▶ **What this task involves**
In the data below, which lines hold "text"? Copy every one.

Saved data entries
+ + +
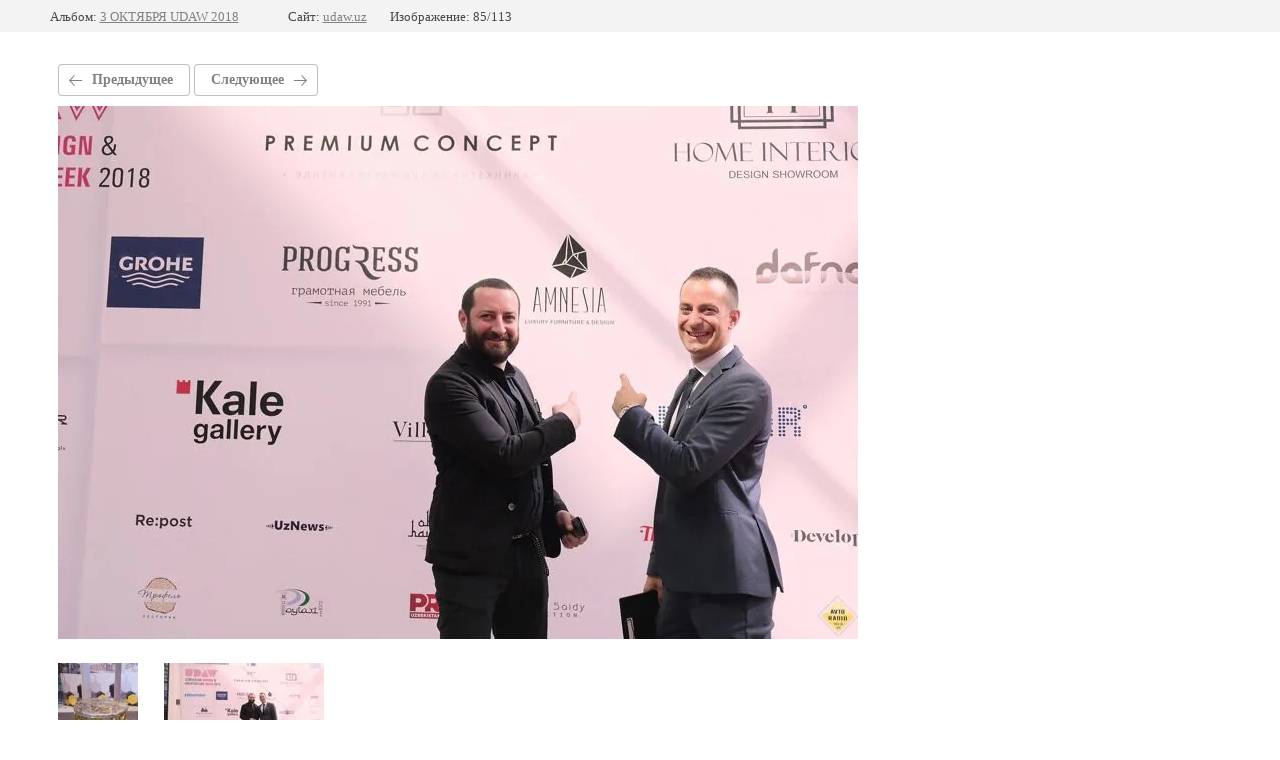

--- FILE ---
content_type: text/javascript
request_url: https://counter.megagroup.ru/ccb1d5a7b5b605abea9aaaa9c5648a3d.js?r=&s=1280*720*24&u=https%3A%2F%2Fudaw.uz%2Fpassage%2Fphoto%2F583723461&t=moon7506_for_web.jpg&fv=0,0&en=1&rld=0&fr=0&callback=_sntnl1769704731713&1769704731713
body_size: 87
content:
//:1
_sntnl1769704731713({date:"Thu, 29 Jan 2026 16:38:51 GMT", res:"1"})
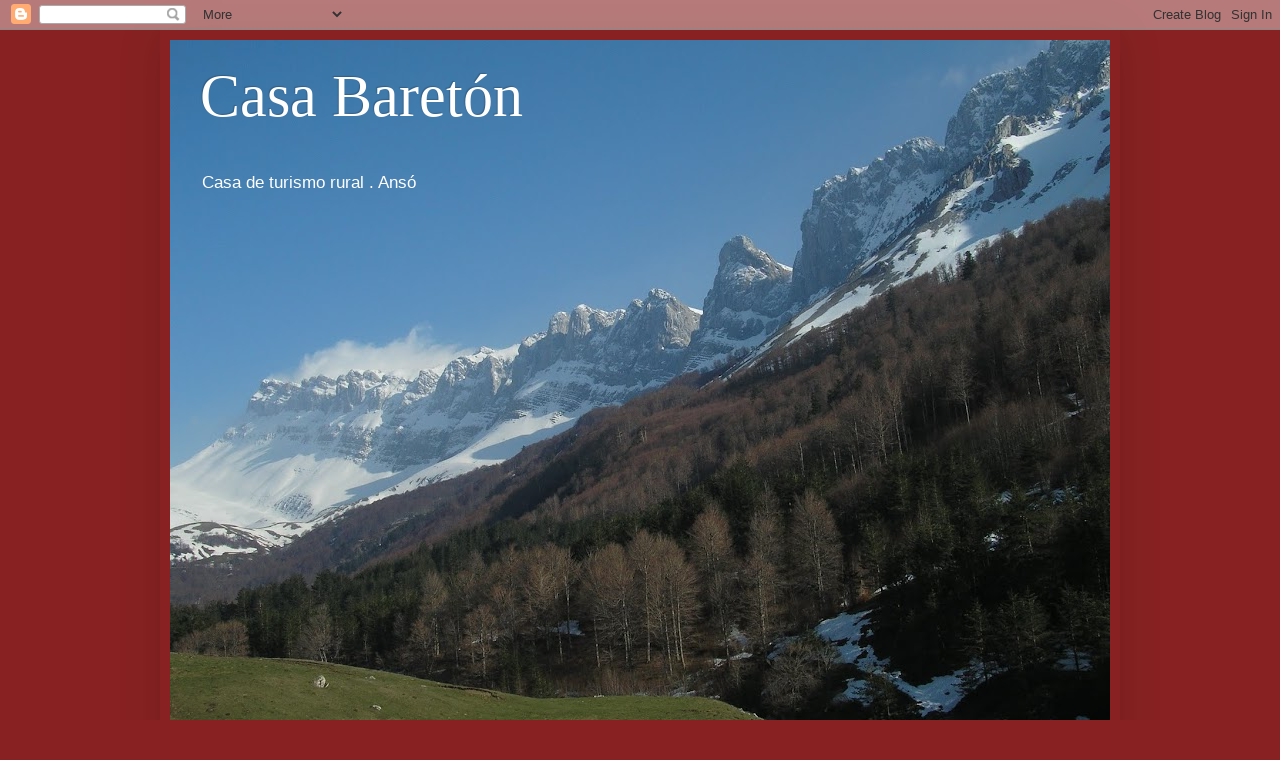

--- FILE ---
content_type: text/html; charset=UTF-8
request_url: https://casabareton.blogspot.com/b/stats?style=BLACK_TRANSPARENT&timeRange=ALL_TIME&token=APq4FmBwSrgb_qT8LdeAKoKOqavIYNASlWokPYoZunSLcg7xw1hNJTGAN3xPt52r_VYVqhXuxyFeDuQFYIx8kSRTIdykkQN-yA
body_size: -15
content:
{"total":392826,"sparklineOptions":{"backgroundColor":{"fillOpacity":0.1,"fill":"#000000"},"series":[{"areaOpacity":0.3,"color":"#202020"}]},"sparklineData":[[0,18],[1,17],[2,55],[3,50],[4,10],[5,20],[6,5],[7,9],[8,6],[9,17],[10,9],[11,5],[12,5],[13,84],[14,27],[15,5],[16,32],[17,61],[18,100],[19,5],[20,57],[21,37],[22,9],[23,18],[24,31],[25,19],[26,46],[27,24],[28,3],[29,6]],"nextTickMs":1200000}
+ + +
▶ **Solution**
content_type: text/javascript
content_type: text/html; charset=UTF-8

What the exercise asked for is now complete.